* **WHAT YOU WILL DO**: Extend the forum post on removing nested lists from a Python dictionary, picking up after its final line of code.

* **PAGE TEXT**:

Remove does not work as intended for dictionary with nested list-CodePudding

I have this dictionary with a key, value pair where the value is a nested list. Based on the condition if the key is not found within a list in value object, I'd like to remove it.

What I've done is:

for key, value in example.items():
    for val in value:
        if key not in val:
            value.remove(val)

What I don't understand is, why has this worked for the first key, val pair but not the second? As below...

example = {"a": [["a", "b", "c", "d"],
                 ["e", "f", "g", "h"],
                 ["a", "i", "j", "k"],
                 ["f", "y", "a", "q"],
                 ["a", "b", "c", "d"],
                 ["e", "f", "b", "h"],
                 ["a", "i", "j", "k"],
                 ["o", "p", "a", "l"]],
           "b": [["a", "b", "c", "d"],
                 ["e", "f", "b", "h"],
                 ["a", "i", "j", "k"],
                 ["o", "p", "a", "l"],
                 ["a", "b", "c", "d"],
                 ["e", "f", "g", "h"],
                 ["a", "i", "j", "k"],
                 ["f", "y", "a", "q"]]}

Using that code block above the output is:

{'a': [['a', 'b', 'c', 'd'], ['a', 'i', 'j', 'k'], ['f', 'y', 'a', 'q'], ['a', 'b', 'c', 'd'], ['a', 'i', 'j', 'k'], ['o', 'p', 'a', 'l']], 'b': [['a', 'b', 'c', 'd'], ['e', 'f', 'b', 'h'], ['o', 'p', 'a', 'l'], ['a', 'b', 'c', 'd'], ['a', 'i', 'j', 'k']]}

I've come across this one liner, which seems to work fine (assuming that the index of the specified element is consistent) -

for k,v in my_dict.items():
    my_dict[k] = list(filter(lambda x: x[0] == k, v))

* **DATASET RECORDS**:
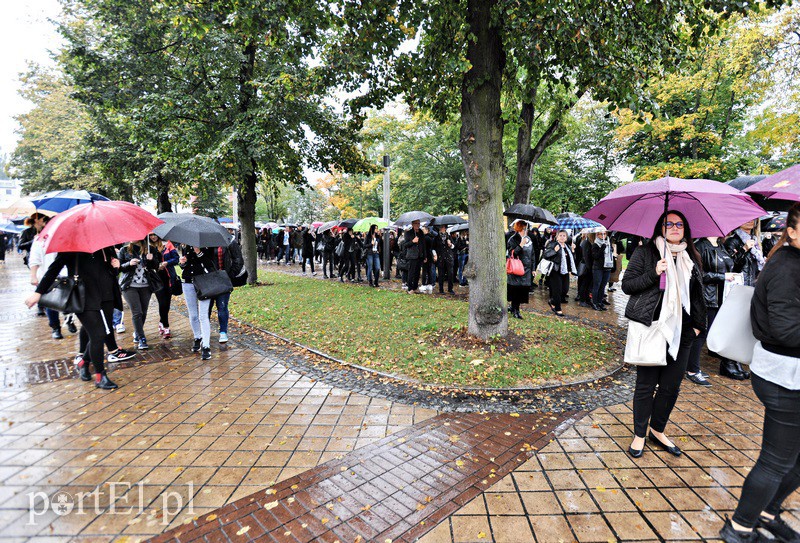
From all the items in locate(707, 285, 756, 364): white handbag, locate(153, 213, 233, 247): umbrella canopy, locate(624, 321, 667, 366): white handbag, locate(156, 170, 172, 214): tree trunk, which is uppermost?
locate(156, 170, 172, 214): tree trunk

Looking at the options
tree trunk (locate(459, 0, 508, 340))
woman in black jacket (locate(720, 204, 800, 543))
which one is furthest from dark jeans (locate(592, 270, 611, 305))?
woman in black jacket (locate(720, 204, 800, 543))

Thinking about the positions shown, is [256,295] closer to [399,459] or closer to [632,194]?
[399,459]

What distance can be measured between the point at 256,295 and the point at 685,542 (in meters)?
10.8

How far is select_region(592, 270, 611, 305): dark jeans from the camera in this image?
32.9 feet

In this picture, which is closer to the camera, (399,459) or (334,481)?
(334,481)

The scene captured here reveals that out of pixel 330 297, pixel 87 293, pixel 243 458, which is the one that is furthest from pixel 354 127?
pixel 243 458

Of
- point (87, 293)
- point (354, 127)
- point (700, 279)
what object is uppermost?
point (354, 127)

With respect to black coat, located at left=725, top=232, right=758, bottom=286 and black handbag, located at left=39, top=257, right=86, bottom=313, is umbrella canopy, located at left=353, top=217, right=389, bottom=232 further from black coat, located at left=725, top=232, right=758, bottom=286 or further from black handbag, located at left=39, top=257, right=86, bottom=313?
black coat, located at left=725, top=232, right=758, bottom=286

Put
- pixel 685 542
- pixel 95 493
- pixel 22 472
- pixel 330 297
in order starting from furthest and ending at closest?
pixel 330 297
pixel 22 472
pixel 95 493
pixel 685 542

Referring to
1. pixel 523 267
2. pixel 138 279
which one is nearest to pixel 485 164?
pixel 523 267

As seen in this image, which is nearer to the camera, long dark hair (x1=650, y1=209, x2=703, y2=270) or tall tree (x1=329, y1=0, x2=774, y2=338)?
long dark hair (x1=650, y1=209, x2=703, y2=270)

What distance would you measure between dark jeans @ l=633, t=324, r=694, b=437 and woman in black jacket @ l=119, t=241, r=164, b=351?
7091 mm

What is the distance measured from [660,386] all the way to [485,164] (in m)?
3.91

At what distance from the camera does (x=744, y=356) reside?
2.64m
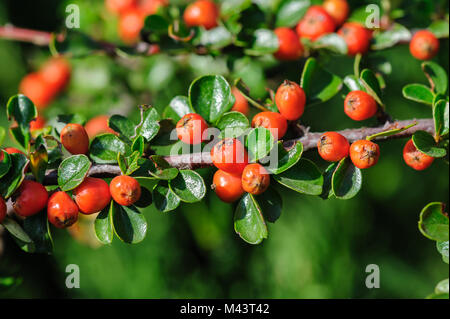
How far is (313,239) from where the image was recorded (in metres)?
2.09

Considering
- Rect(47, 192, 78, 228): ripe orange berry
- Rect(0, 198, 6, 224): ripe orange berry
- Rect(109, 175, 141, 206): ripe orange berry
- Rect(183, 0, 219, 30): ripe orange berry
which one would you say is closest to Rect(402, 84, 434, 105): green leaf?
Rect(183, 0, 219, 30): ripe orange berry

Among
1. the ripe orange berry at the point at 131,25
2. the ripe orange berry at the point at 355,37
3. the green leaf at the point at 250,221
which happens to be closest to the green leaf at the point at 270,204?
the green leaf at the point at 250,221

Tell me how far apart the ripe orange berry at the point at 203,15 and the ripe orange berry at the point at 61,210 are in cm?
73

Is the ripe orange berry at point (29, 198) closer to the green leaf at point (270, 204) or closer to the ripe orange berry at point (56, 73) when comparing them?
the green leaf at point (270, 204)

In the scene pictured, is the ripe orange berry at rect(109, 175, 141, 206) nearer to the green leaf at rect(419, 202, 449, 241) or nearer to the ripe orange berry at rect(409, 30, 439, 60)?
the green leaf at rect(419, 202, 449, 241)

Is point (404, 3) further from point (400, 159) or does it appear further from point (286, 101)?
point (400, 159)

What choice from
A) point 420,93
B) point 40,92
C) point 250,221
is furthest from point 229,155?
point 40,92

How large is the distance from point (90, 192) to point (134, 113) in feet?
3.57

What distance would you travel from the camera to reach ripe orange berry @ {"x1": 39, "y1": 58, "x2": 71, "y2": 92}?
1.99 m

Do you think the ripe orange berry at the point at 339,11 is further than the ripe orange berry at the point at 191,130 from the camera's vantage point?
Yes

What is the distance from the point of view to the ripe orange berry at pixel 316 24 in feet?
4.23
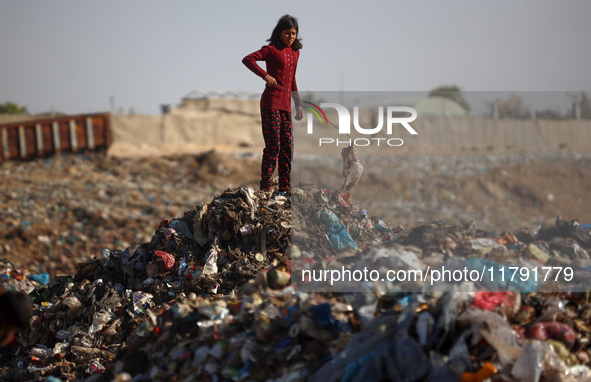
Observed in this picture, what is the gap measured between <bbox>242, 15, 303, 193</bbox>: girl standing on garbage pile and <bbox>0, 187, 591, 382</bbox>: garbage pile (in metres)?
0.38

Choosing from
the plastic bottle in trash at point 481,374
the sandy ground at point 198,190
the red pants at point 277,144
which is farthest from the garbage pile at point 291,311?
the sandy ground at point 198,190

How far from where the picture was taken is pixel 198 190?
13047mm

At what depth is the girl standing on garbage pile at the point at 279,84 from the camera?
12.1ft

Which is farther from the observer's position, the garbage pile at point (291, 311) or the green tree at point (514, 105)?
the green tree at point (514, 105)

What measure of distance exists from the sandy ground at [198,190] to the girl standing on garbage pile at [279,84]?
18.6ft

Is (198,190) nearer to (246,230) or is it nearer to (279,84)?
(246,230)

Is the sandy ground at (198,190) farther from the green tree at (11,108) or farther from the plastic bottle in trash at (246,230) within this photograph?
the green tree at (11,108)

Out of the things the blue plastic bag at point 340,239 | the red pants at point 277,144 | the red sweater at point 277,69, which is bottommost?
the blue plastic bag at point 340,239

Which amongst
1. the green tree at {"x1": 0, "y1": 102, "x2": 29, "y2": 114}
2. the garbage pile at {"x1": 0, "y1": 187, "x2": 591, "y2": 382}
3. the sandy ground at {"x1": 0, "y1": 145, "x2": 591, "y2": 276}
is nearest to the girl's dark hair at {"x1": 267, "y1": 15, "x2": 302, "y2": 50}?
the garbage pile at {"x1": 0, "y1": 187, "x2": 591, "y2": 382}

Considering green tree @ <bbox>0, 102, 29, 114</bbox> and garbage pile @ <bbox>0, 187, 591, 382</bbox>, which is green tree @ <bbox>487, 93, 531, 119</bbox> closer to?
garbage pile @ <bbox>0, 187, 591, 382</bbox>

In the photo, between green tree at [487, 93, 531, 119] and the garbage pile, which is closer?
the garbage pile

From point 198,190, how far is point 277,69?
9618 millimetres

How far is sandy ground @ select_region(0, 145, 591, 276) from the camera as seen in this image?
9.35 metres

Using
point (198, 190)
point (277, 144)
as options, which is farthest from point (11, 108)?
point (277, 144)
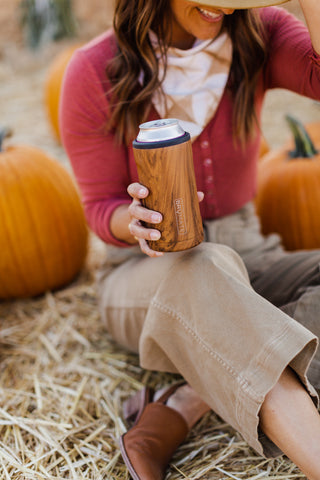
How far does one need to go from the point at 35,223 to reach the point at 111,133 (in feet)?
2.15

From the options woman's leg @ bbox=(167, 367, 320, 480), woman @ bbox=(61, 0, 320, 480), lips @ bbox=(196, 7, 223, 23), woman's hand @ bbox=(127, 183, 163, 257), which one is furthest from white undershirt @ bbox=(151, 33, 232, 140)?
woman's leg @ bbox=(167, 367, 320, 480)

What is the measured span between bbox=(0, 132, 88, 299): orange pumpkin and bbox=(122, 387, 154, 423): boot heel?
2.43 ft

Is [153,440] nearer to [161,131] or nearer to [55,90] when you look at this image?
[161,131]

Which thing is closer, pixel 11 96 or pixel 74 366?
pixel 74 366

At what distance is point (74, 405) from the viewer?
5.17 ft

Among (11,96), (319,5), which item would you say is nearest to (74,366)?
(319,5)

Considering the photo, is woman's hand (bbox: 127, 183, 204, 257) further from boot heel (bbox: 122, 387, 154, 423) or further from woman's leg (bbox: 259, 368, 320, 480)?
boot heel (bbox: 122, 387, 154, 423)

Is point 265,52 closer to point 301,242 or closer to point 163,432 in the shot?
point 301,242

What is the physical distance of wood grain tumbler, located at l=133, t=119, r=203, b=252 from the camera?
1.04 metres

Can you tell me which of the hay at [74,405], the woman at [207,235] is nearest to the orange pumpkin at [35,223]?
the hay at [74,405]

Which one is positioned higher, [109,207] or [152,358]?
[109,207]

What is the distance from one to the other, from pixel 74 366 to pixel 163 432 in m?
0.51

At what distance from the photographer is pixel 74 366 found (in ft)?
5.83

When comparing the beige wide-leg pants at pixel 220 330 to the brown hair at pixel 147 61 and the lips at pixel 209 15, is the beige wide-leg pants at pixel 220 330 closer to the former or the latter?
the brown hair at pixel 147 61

* **TASK RESULT**:
but why doesn't remove work as intended for above example?

CodePudding user response：

Actually, it does not work even for the first element. The core problem is that you mutate the list you are iterating over, in particular this:

    for val in value:
        if key not in val:
            value.remove(val)

What happens here, is that internally, the iterator is implemented using indices. What it means show following example:

In [36]: lst = [0,1,2,3]                                                                                                                                                                                                                                                       

In [37]: for item in lst: 
    ...:     lst.remove(item) 
    ...:                                                                                                                                                                                                                                                                       

In [38]: lst                                                                                                                                                                                                                                                                   
Out[38]: [1, 3]

Note that at first iteration you are processing 0-th element, and remove that one. At the end of this iteration the internal index gets increased to 1. However by removing the 0-th element, the whole list gets shifted so you actually skip the element '1' which is now at 0-th position. Similar thing happens once again skipping the '3'.

Note that this is behavior of standard python implementation (in general i think that the behavior is undefined.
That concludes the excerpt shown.